▶ _Extracted text_
————
A Look at Weibo / WeChat as Musk Re-Ignites Spam Bot Debates

Elon Musk’s mutii-billion dollar fight for Twitter has taken several unprecedented turns in recent weeks, the latest development being the deal has been put on hold due the dispute of the percentage of spam bot that is disclosed by Twitter on its own reporting. The reported figured, which was “well under 5%” by Twitter CEO Parag Agrawal, was heavily challenged by Elon Musk. Musk also happens to be one of the most prolific user of the platform, boasting a figure north of 93m followers. He’s also the one about to splash $44 billion dollars to realize his vision of a digital townhall with over 229 million monetizable daily active users (mDAU). Whether the percentage of ‘spam bots’ is 5 or 5.01%, it has become a multi-million dollar question as Musk is spending over $192 per user in this acquisition.

As the debate rages on, one would easily come across spam bots on any casual scroll on Twitter. The bots are deployed from everything including crypto scams to disinformation campaigns by the likes of Russia and China. While the debate is not new and is unlikely to be the last time the issue makes the headlines, the question of fake vs. real users has real material impact in not just the user experience of these services, but also on advertising dollars and ultimately how much are these companies’ are worth.
————
▶ _Task instructions_
[1] Change "Twitter" to "the social network" in the article on Twitter spam bots, starting at "Elon Musk’s mutii-billion" and ending at "in this acquisition.", and give back that stretch with the change made.
[2] Write what comes next in the article on Twitter spam bots, picking up after its final sentence.

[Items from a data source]
————
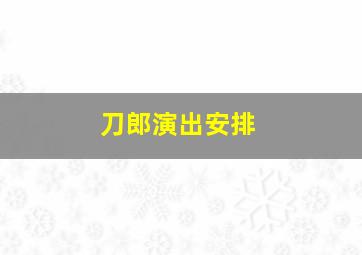 刀郎演出安排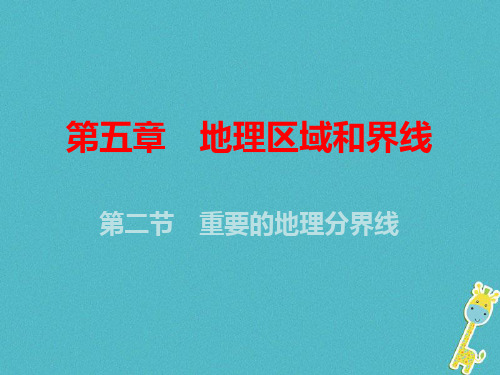 第五章　地理区域和界线

第二节　重要的地理分界线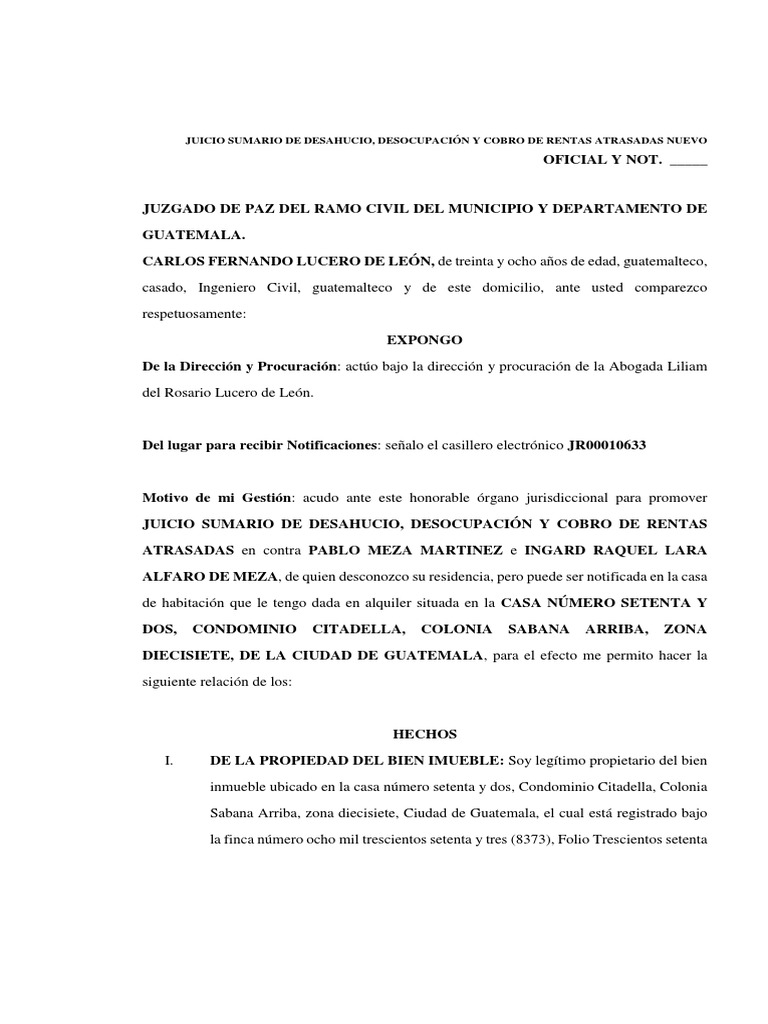 JUICIO SUMARIO DE DESAHUCIO, DESOCUPACIÓN Y COBRO DE RENTAS ATRASADAS NUEVO

OFICIAL Y NOT. _____

JUZGADO DE PAZ DEL RAMO CIVIL DEL MUNICIPIO Y DEPARTAMENTO DE GUATEMALA.

CARLOS FERNANDO LUCERO DE LEÓN, de treinta y ocho años de edad, guatemalteco, casado, Ingeniero Civil, guatemalteco y de este domicilio, ante usted comparezco respetuosamente:

EXPONGO

De la Dirección y Procuración: actúo bajo la dirección y procuración de la Abogada Liliam del Rosario Lucero de León.

Del lugar para recibir Notificaciones: señalo el casillero electrónico JR00010633

Motivo de mi Gestión: acudo ante este honorable órgano jurisdiccional para promover JUICIO SUMARIO DE DESAHUCIO, DESOCUPACIÓN Y COBRO DE RENTAS ATRASADAS en contra PABLO MEZA MARTINEZ e INGARD RAQUEL LARA ALFARO DE MEZA, de quien desconozco su residencia, pero puede ser notificada en la casa de habitación que le tengo dada en alquiler situada en la CASA NÚMERO SETENTA Y DOS, CONDOMINIO CITADELLA, COLONIA SABANA ARRIBA, ZONA DIECISIETE, DE LA CIUDAD DE GUATEMALA, para el efecto me permito hacer la siguiente relación de los:

HECHOS

I. DE LA PROPIEDAD DEL BIEN IMUEBLE: Soy legítimo propietario del bien inmueble ubicado en la casa número setenta y dos, Condominio Citadella, Colonia Sabana Arriba, zona diecisiete, Ciudad de Guatemala, el cual está registrado bajo la finca número ocho mil trescientos setenta y tres (8373), Folio Trescientos setenta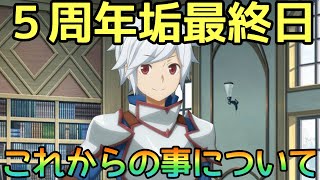 ５周年垢最終日

これからの事について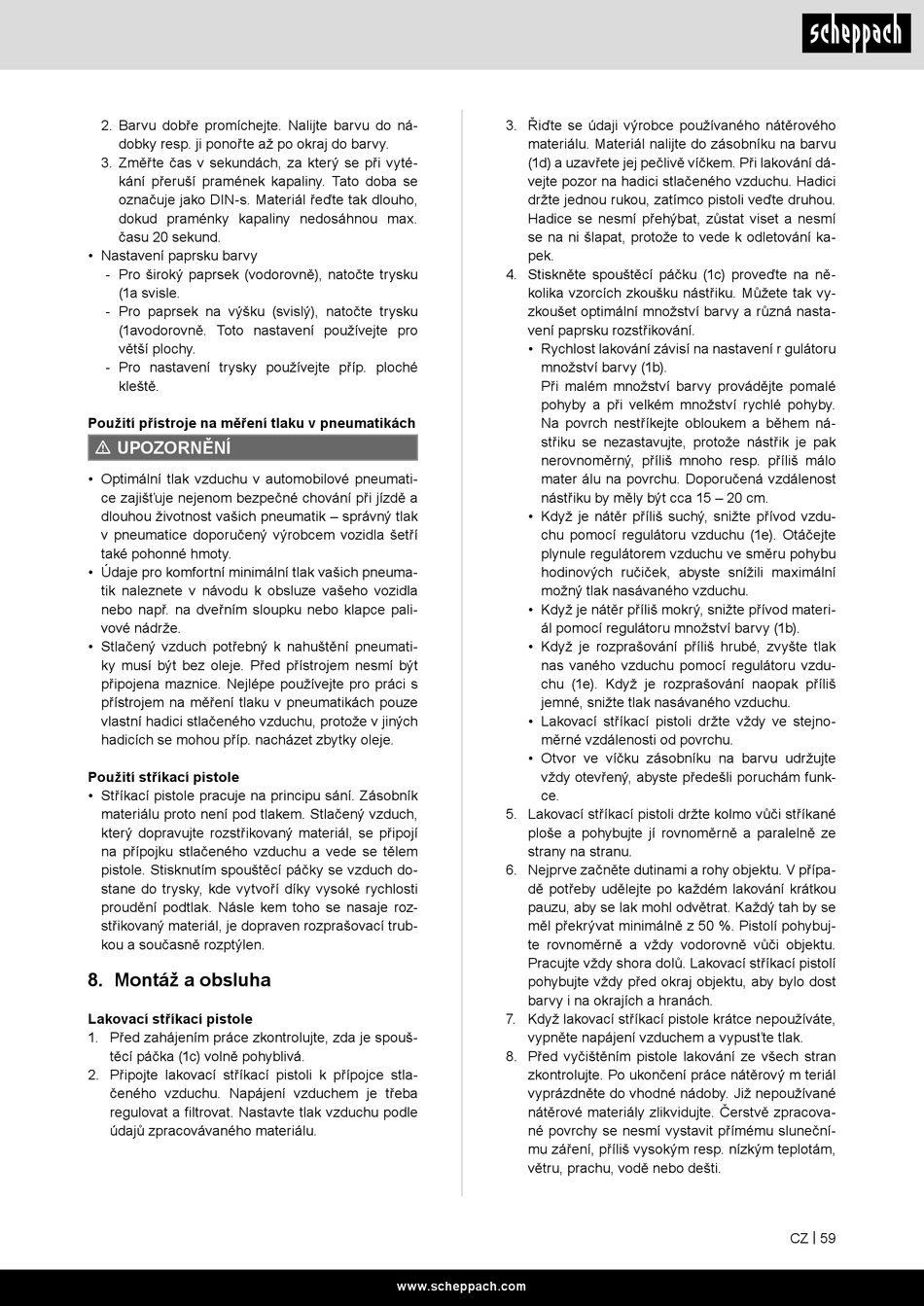 scheppach

2. Barvu dobře promíchejte. Nalijte barvu do nádobky resp. ji ponořte až po okraj do barvy.
3. Změřte čas v sekundách, za který se při vytékání přeruší pramének kapaliny. Tato doba se označuje jako DIN-s. Materiál řeďte tak dlouho, dokud praménky kapaliny nedosáhnou max. času 20 sekund.

• Nastavení paprsku barvy
- Pro široký paprsek (vodorovně), natočte trysku (1a svisle.
- Pro paprsek na výšku (svislý), natočte trysku (1avodorovně. Toto nastavení používejte pro větší plochy.
- Pro nastavení trysky používejte příp. ploché kleště.

Použití přístroje na měření tlaku v pneumatikách

⚠ UPOZORNĚNÍ

• Optimální tlak vzduchu v automobilové pneumatice zajišťuje nejenom bezpečné chování při jízdě a dlouhou životnost vašich pneumatik – správný tlak v pneumatice doporučený výrobcem vozidla šetří také pohonné hmoty.
• Údaje pro komfortní minimální tlak vašich pneumatik naleznete v návodu k obsluze vašeho vozidla nebo např. na dveřním sloupku nebo klapce palivové nádrže.
• Stlačený vzduch potřebný k nahuštění pneumatiky musí být bez oleje. Před přístrojem nesmí být připojena maznice. Nejlépe používejte pro práci s přístrojem na měření tlaku v pneumatikách pouze vlastní hadici stlačeného vzduchu, protože v jiných hadicích se mohou příp. nacházet zbytky oleje.

Použití stříkací pistole

• Stříkací pistole pracuje na principu sání. Zásobník materiálu proto není pod tlakem. Stlačený vzduch, který dopravujte rozstřikovaný materiál, se připojí na přípojku stlačeného vzduchu a vede se tělem pistole. Stisknutím spouštěcí páčky se vzduch dostane do trysky, kde vytvoří díky vysoké rychlosti proudění podtlak. Násle kem toho se nasaje rozstřikovaný materiál, je dopraven rozprašovací trubkou a současně rozptýlen.

8. Montáž a obsluha

Lakovací stříkací pistole

1. Před zahájením práce zkontrolujte, zda je spouštěcí páčka (1c) volně pohyblivá.
2. Připojte lakovací stříkací pistoli k přípojce stlačeného vzduchu. Napájení vzduchem je třeba regulovat a filtrovat. Nastavte tlak vzduchu podle údajů zpracovávaného materiálu.
3. Řiďte se údaji výrobce používaného nátěrového materiálu. Materiál nalijte do zásobníku na barvu (1d) a uzavřete jej pečlivě víčkem. Při lakování dávejte pozor na hadici stlačeného vzduchu. Hadici držte jednou rukou, zatímco pistoli veďte druhou. Hadice se nesmí přehýbat, zůstat viset a nesmí se na ni šlapat, protože to vede k odletování kapek.
4. Stiskněte spouštěcí páčku (1c) proveďte na několika vzorcích zkoušku nástřiku. Můžete tak vyzkoušet optimální množství barvy a různá nastavení paprsku rozstřikování.
• Rychlost lakování závisí na nastavení r gulátoru množství barvy (1b).
Při malém množství barvy provádějte pomalé pohyby a při velkém množství rychlé pohyby. Na povrch nestříkejte obloukem a během nástřiku se nezastavujte, protože nástřik je pak nerovnoměrný, příliš mnoho resp. příliš málo mater álu na povrchu. Doporučená vzdálenost nástřiku by měly být cca 15 – 20 cm.
• Když je nátěr příliš suchý, snižte přívod vzduchu pomocí regulátoru vzduchu (1e). Otáčejte plynule regulátorem vzduchu ve směru pohybu hodinových ručiček, abyste snížili maximální možný tlak nasávaného vzduchu.
• Když je nátěr příliš mokrý, snižte přívod materiál pomocí regulátoru množství barvy (1b).
• Když je rozprašování příliš hrubé, zvyšte tlak nas vaného vzduchu pomocí regulátoru vzduchu (1e). Když je rozprašování naopak příliš jemné, snižte tlak nasávaného vzduchu.
• Lakovací stříkací pistoli držte vždy ve stejnoměrné vzdálenosti od povrchu.
• Otvor ve víčku zásobníku na barvu udržujte vždy otevřený, abyste předešli poruchám funkce.
5. Lakovací stříkací pistoli držte kolmo vůči stříkané ploše a pohybujte jí rovnoměrně a paralelně ze strany na stranu.
6. Nejprve začněte dutinami a rohy objektu. V případě potřeby udělejte po každém lakování krátkou pauzu, aby se lak mohl odvětrat. Každý tah by se měl překrývat minimálně z 50 %. Pistolí pohybujte rovnoměrně a vždy vodorovně vůči objektu. Pracujte vždy shora dolů. Lakovací stříkací pistolí pohybujte vždy před okraj objektu, aby bylo dost barvy i na okrajích a hranách.
7. Když lakovací stříkací pistole krátce nepoužíváte, vypněte napájení vzduchem a vypusťte tlak.
8. Před vyčištěním pistole lakování ze všech stran zkontrolujte. Po ukončení práce nátěrový m teriál vyprázdněte do vhodné nádoby. Již nepoužívané nátěrové materiály zlikvidujte. Čerstvě zpracované povrchy se nesmí vystavit přímému slunečnímu záření, příliš vysokým resp. nízkým teplotám, větru, prachu, vodě nebo dešti.

CZ | 59

www.scheppach.com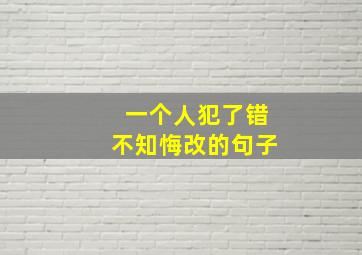 一个人犯了错
不知悔改的句子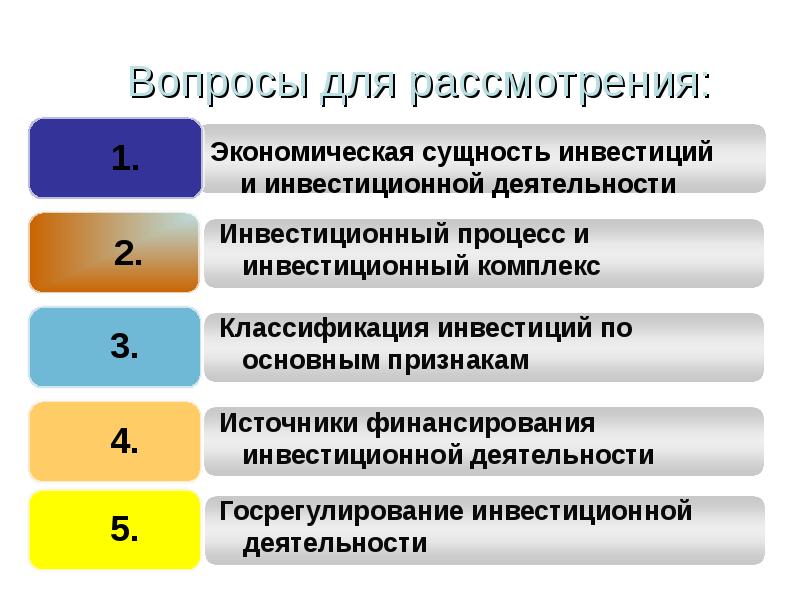 Вопросы для рассмотрения:

1.

Экономическая сущность инвестиций и инвестиционной деятельности

2.

Инвестиционный процесс и инвестиционный комплекс

3.

Классификация инвестиций по основным признакам

4.

Источники финансирования инвестиционной деятельности

5.

Госрегулирование инвестиционной деятельности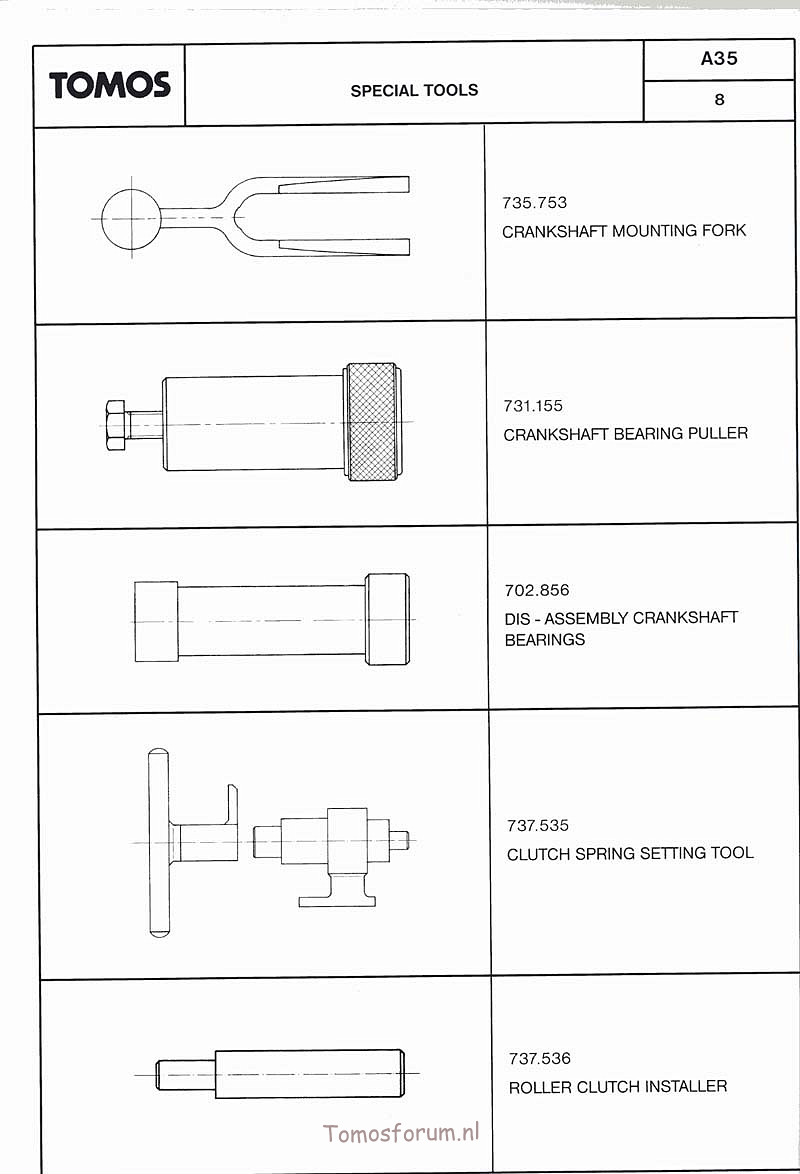 TOMOS

SPECIAL TOOLS

A35

8

735.753
CRANKSHAFT MOUNTING FORK

731.155
CRANKSHAFT BEARING PULLER

702.856
DIS - ASSEMBLY CRANKSHAFT BEARINGS

737.535
CLUTCH SPRING SETTING TOOL

737.536
ROLLER CLUTCH INSTALLER

Tomosforum.nl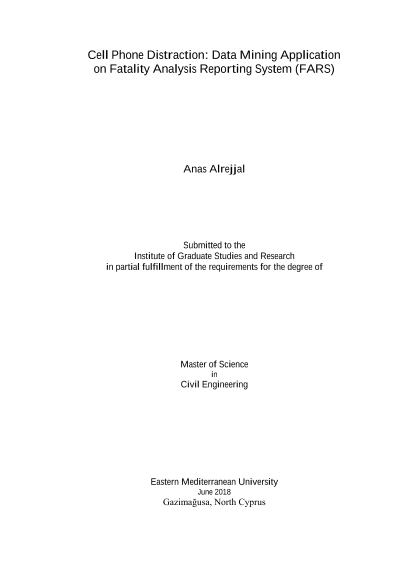 Cell Phone Distraction: Data Mining Application
on Fatality Analysis Reporting System (FARS)

Anas Alrejjal

Submitted to the
Institute of Graduate Studies and Research
in partial fulfillment of the requirements for the degree of

Master of Science
in
Civil Engineering

Eastern Mediterranean University
June 2018
Gazimağusa, North Cyprus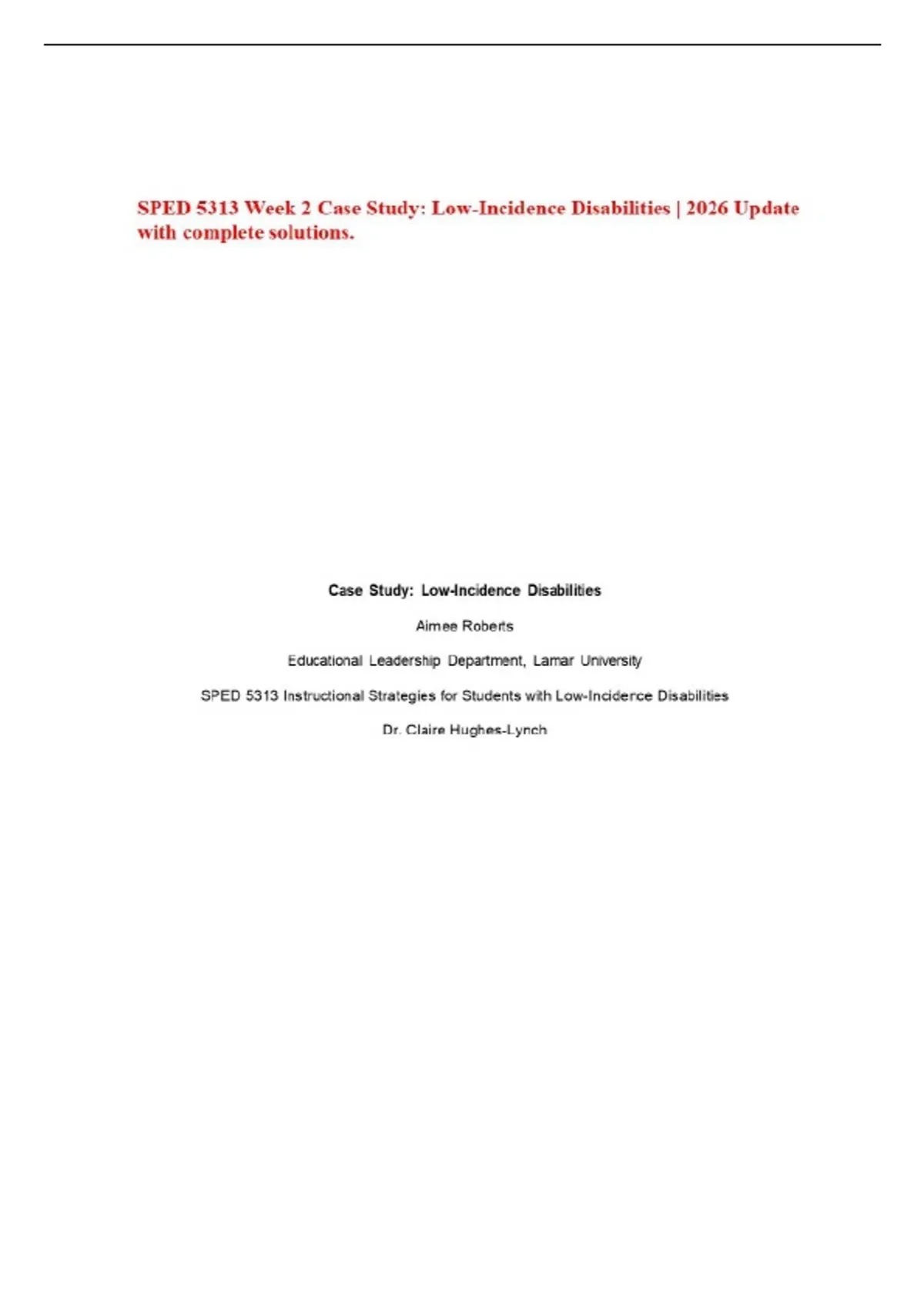 SPED 5313 Week 2 Case Study: Low-Incidence Disabilities | 2026 Update with complete solutions.

Case Study: Low-Incidence Disabilities

Aimee Roberts

Educational Leadership Department, Lamar University

SPED 5313 Instructional Strategies for Students with Low-Incidence Disabilities

Dr. Claire Hughes-Lynch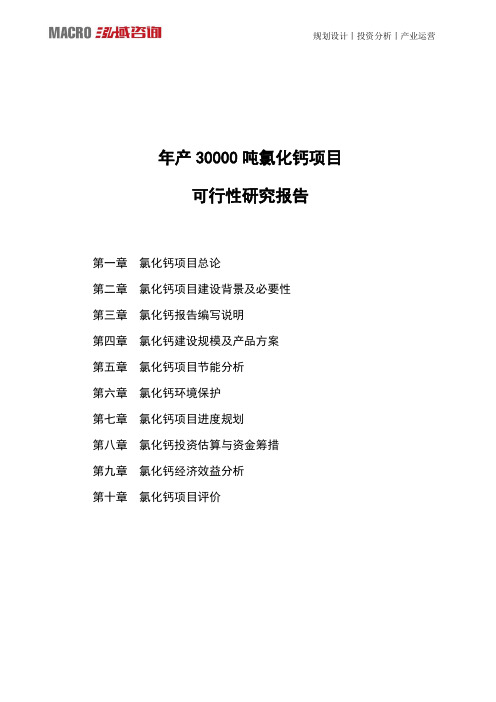 MACRO 泓域咨询

规划设计丨投资分析丨产业运营

年产 30000 吨氯化钙项目

可行性研究报告

第一章　氯化钙项目总论

第二章　氯化钙项目建设背景及必要性

第三章　氯化钙报告编写说明

第四章　氯化钙建设规模及产品方案

第五章　氯化钙项目节能分析

第六章　氯化钙环境保护

第七章　氯化钙项目进度规划

第八章　氯化钙投资估算与资金筹措

第九章　氯化钙经济效益分析

第十章　氯化钙项目评价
————
▶ _Outputs by task_
[1]
Elon Musk’s mutii-billion dollar fight for the social network has taken several unprecedented turns in recent weeks, the latest development being the deal has been put on hold due the dispute of the percentage of spam bot that is disclosed by the social network on its own reporting. The reported figured, which was “well under 5%” by the social network CEO Parag Agrawal, was heavily challenged by Elon Musk. Musk also happens to be one of the most prolific user of the platform, boasting a figure north of 93m followers. He’s also the one about to splash $44 billion dollars to realize his vision of a digital townhall with over 229 million monetizable daily active users (mDAU). Whether the percentage of ‘spam bots’ is 5 or 5.01%, it has become a multi-million dollar question as Musk is spending over $192 per user in this acquisition.

[2]
In late 2021, Craft Associates together with Han Zhang from the Hong Kong University of Science and Technology (HKUST), together we looked at the prevalence of bots on China’s Sina Weibo and WeChat and their impact on content engagement. Our study encompassed 576 Weibo and WeChat accounts from online media and bloggers in the tech space and their accompanying 17000+ posts on TMT topics such as 5G and Smart Devices. Using statistical techniques, we conclude that the post engagement did not follow a normal distribution pattern amongst our dataset of WeChat accounts in our study. Similarly on Weibo, where the presence of bots also known as ‘water army’ are prevalent and the use of ‘retweet and win’ are a common tactic to boost promotion, these suspected network effects did have an impact on post engagement within our subset of data.

The date range of the dataset spans from August 2020 to August 2021.

WeChat Content Analysis

The distribution of engagement of each account is calculated to assess the quality of accounts. The following analysis studies 74 WeChat accounts that have more than 30 posts. Using the Shapiro normality test, (or we can simply visualize the data distribution), we can safely say that barely any account has a normally distributed engagement. Heavy tails, skewness and large extreme values are presented in almost every account. Below are some commonly exhibited characteristics in their distributions.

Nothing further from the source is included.